Başarı sadece para ile mi gelir?

Sayın Aydınlık okurları ve sayın futbolsever kardeşlerim... Süper Lig'de yaz transfer dönemi açıldı, birkaç değerli kulüp başkanımız daha transfer döneminin yarısına dahi gelmemişken "Önümüzdeki sezon şampiyon olacak bir takım varsa o da bizim takımımız" demeye başladı. Hatta, bazı başkanlar öyle bir üslup kullanıyor ki "Benim kulübüm, benim takımım" diyenine de rastlıyoruz.

Büyük bir motivasyon ile gelecek sezon şampiyon olacaklarını söyleyen ve başarıdan bir hayli emin olan kulüp başkanlarını böyle düşünmeye iten şey nedir diye düşüncelere daldım.
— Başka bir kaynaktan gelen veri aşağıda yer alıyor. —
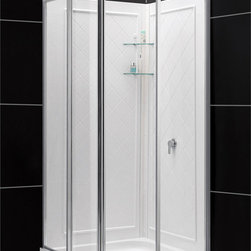 BathAuthority LLC dba Dreamline - Cornerview Framed Sliding Shower Enclosure, Double Threshold Shower Base & QWALL - This kit combines a CORNERVIEW ™ shower enclosure with a coordinating SlimLine™ shower base. The CORNERVIEW shower enclosure is a perfect combination of solid construction and timeless design. The corner installation provides an effective solution to maximize space. A SlimLine™ shower base completes the transformation with a modern low profile design. DreamLine™ shower kits provide a complete solution to makeover a shower space.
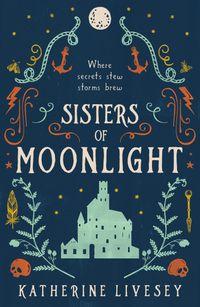 sisters-of-moonlight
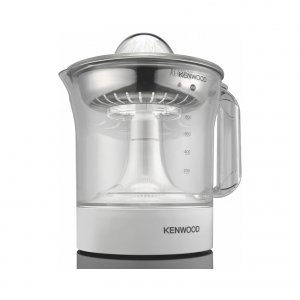 Juice Maker Kenwood JE 290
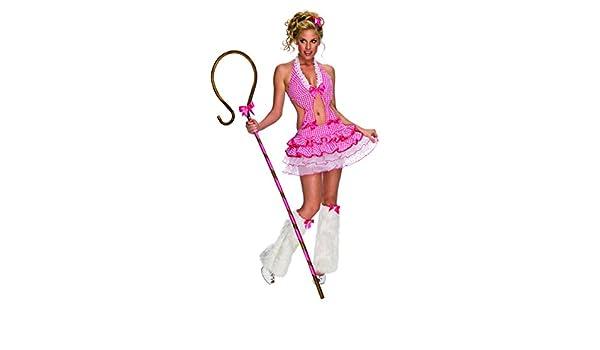 Disfraz de pastorcita Playboy para mujer - L: Amazon.es: Juguetes ...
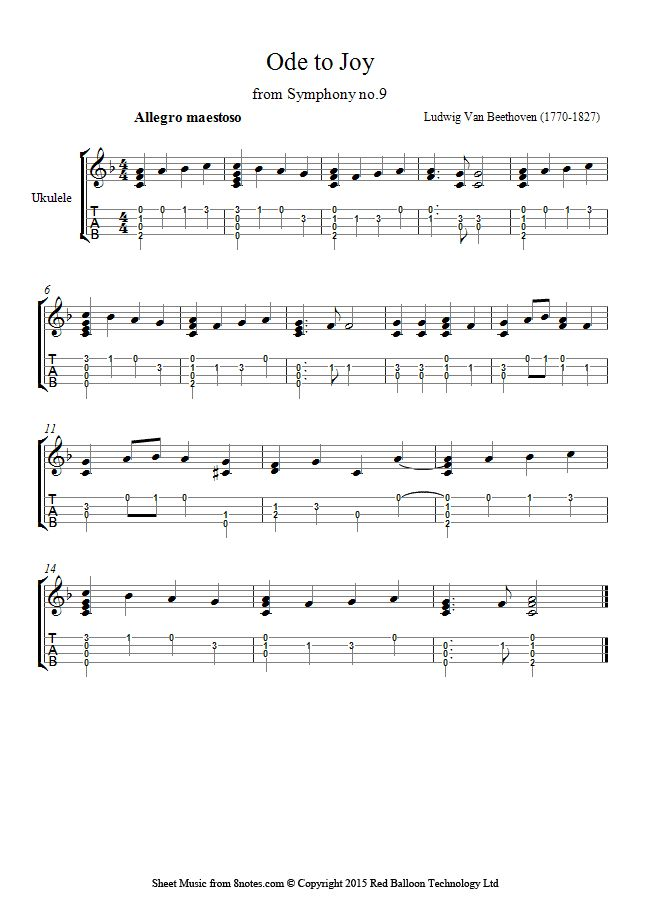 77 Best Ukulele Tabs Images On Pinterest Music Guitar Lessons And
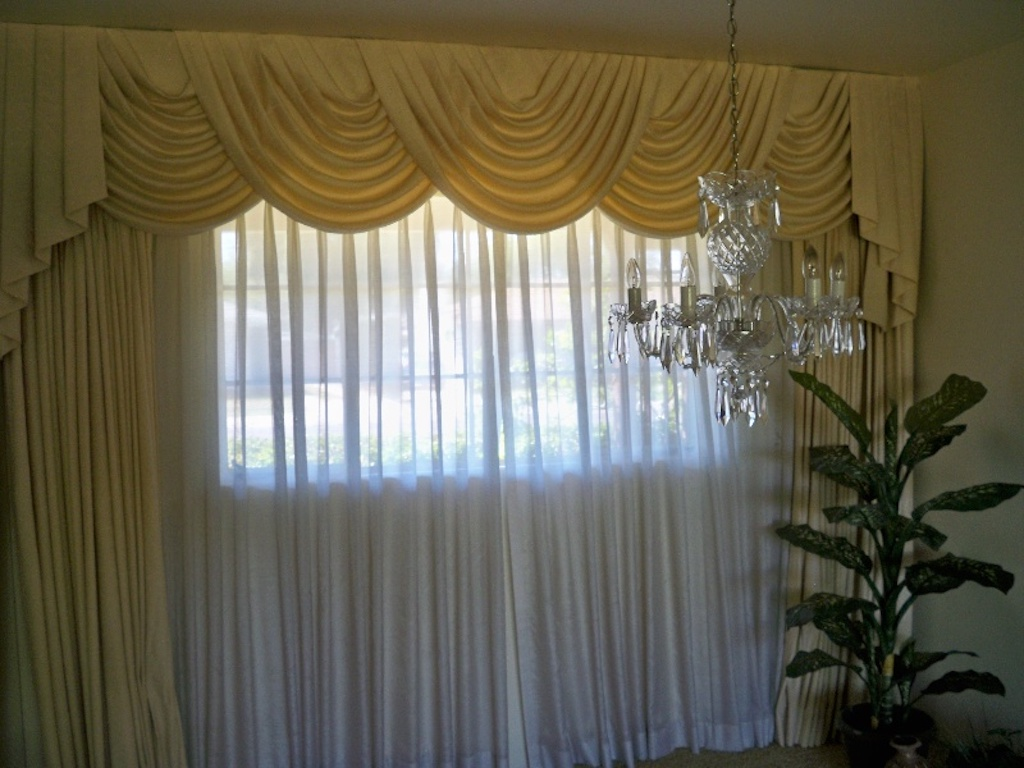 Heavily Draped Curtains Worst Home Decorating Trends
Takım kadroları henüz belirlenmeden yapılan "Şampiyon biz olacağız." açıklamalarının ardından kenara çekildim, düşünce kuyusuna verdim kendimi. Zor da olsa, 1800'lü yıllardan günümüze ulaşan bir cümle ile uyandım düşüncelerimin arasından. "Para, para, para" dememiş miydi Napolyon Bonapart o tarihlerde...

SÜPER LİG'DE GEÇMİŞE BİR GÖZ ATTIĞIMIZDA...

Kulüplerimizin başkan ve yöneticileri her sorunu para ile çözeceğini düşünedursun, gelin geçmişten iki örneği inceleyelim.

Güzel Türkiyemizin şirin şehri yeşil Bursa ve Bursaspor'un 2009-2010 sezonunda elde ettiği şampiyonluğu unutmak mümkün mü? Milyonlarca futbolsever; Bursaspor'un büyük paralar harcamaksızın, kalitenin yanına birlik ve beraberliği eklediğinde mutlu sona nasıl ulaştığını heyecanla takip etmişti. Bursaspor, Süper Lig'de "Dört Büyükler"den sonra şampiyon olan ilk kulüp olmuştu.

Trabzonspor'un son şampiyonluğunu da unutmamak gerekir sayın okurlarım. Karadeniz ekibi, bütçesini dengeli kullanarak, parasını son kuruşuna kadar harcamadan, 2021-2022 sezonunda Süper Lig'de rahat bir şampiyonluk elde etti.

BİZİM İÇİN ÖNEMLİ OLAN...

Napolyon gibilerinin kitabında para vardı. Milletimiz ise zor zamanlardan hep birlik ve beraberlik sayesinde çıktı. Kurtuluş Savaşımızda Mustafa Kemal Atatürk'ün önderliğindeki askerlerimiz, birçok ülkenin işgalci ordularına karşı bu anlayışla mücadele etti.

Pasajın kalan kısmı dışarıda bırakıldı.